Seperti dilansir website Ponpes Lirboyo, sejatinya manusia diperintahkan melakukan muhasabah, mengoreksi, dan meneliti dirinya sendiri setiap saat. Sebab barang siapa meneliti dirinya sendiri, menghitung amal perbuatannya di dunia, niscaya perhitungan amalnya akan mudah di akhirat.
Manusia yang bertakwa adalah mereka yang beramal untuk masa depan yang abadi, yaitu kebahagiaan di akhirat yang disertai ridla dari Allah SWT.
Sedangkan orang yang durhaka adalah mereka yang hanya selalu menuruti hawa nafsunya. Terdapat petuah yang telah disampaikan Maimun bin Mahran:
لَا يَكُونُ الْعَبْدُ تَقِيًّا حَتَّى يُحَاسِبَ نَفْسَهُ كَمَا يُحَاسِبُ شَرِيكَهُ مِنْ أَيْنَ مَطْعَمُهُ وَمَلْبَسُهُ.
Artinya: “Seseorang tidak akan bertakwa hingga dia mengoreksi dirinya sebagaimana ia mengoreksi orang lain, dari mana ia mendapatkan makan dan pakaiannya?”
Muhasabah adalah sebuah anjuran dan perintah yang harus kita jalani sebagaimana firman Allah Swt. dalam surat al-Hasyr ayat 18:
يَا أَيُّهَا الَّذِينَ آمَنُوا اتَّقُوا اللَّهَ وَلْتَنْظُرْ نَفْسٌ مَا قَدَّمَتْ لِغَدٍ ۖ وَاتَّقُوا اللَّهَ ۚ إِنَّ اللَّهَ خَبِيرٌ بِمَا تَعْمَلُونَ
Artinya: “Hai orang-orang yang beriman, bertakwalah kepada Allah dan hendaklah setiap diri memperhatikan apa yang telah diperbuatnya untuk hari esok (akhirat); dan bertakwalah kepada Allah, sesungguhnya Allah Maha Mengetahui apa yang kamu kerjakan.”
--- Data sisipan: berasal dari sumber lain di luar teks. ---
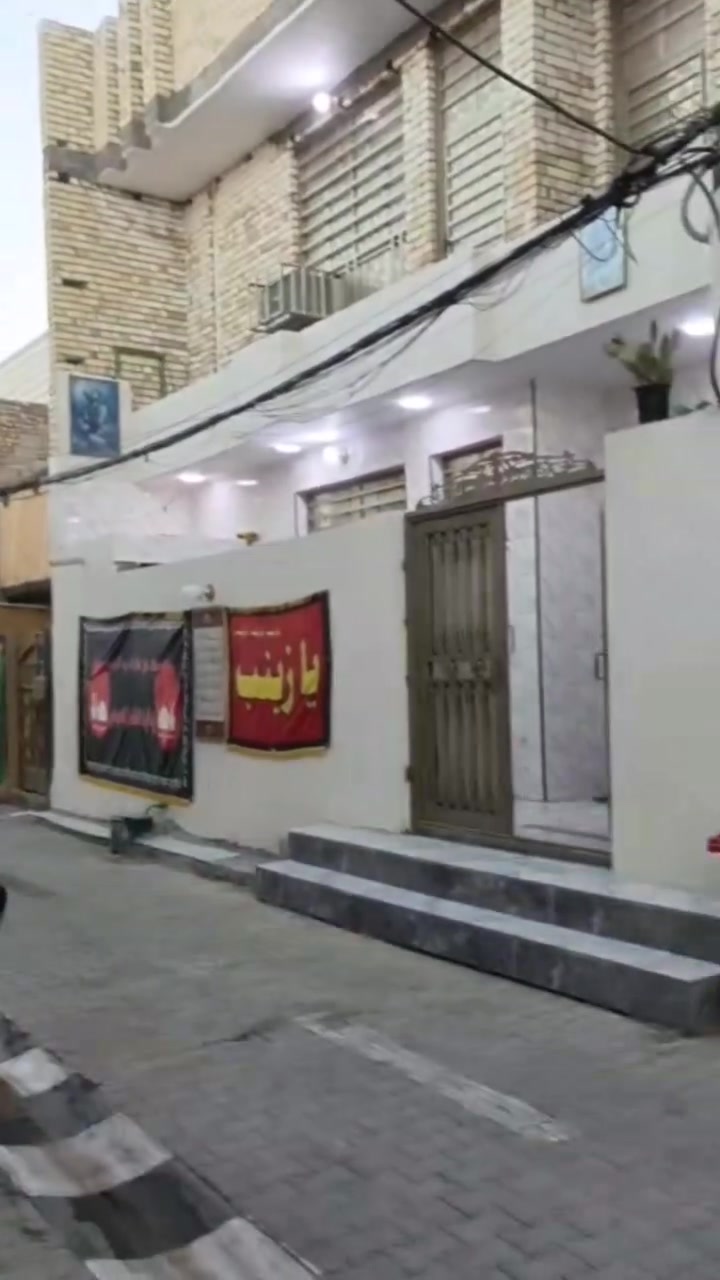 سلام عليكم بيت البيع مساحه 115 الاستفسار خاص رقم الاتصال ***********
Secara tersirat ayat tersebut merupakan anjuran muhasabah terhadap amal yang telah kita lakukan. Dari sini sahabat Umar bin Khattab R.A. berkata:
وَيُرْوَى عَن عُمَرَبنِ الخَطَّابِ قَالَ: حَاسِبُوا أَنفُسَكُم قَبلَ أَن تُحَاسَبُوا وَزِنُوهَا قَبلَ أَن تُوزَنُوا وَإِنَّما يَخِفُّ الحِسَابُ يَومَ القِيَامَةِ عَلَى مَن حَاسَبَ نَفسَهُ فِي الدُّنيَا
Artinya: “Hitunglah amalmu sendiri sebelum kalian dihisab (di hari kiamat), dan timbanglah (amal) kalian sebelum (amal) kalian ditimbang (di hari kiamat). Dan pada hari kiamat hisab akan ringan hanya atas orang yang pada saat di dunia dia menghitung amalnya.”
Oleh karena itu menjelang bulan Muharram yang dirahmati Allah, sudah selayaknya kita melakukan muhasabah demi perbaikan akhlak kita sendiri. Guna mempersiapkan masa depan di akhirat.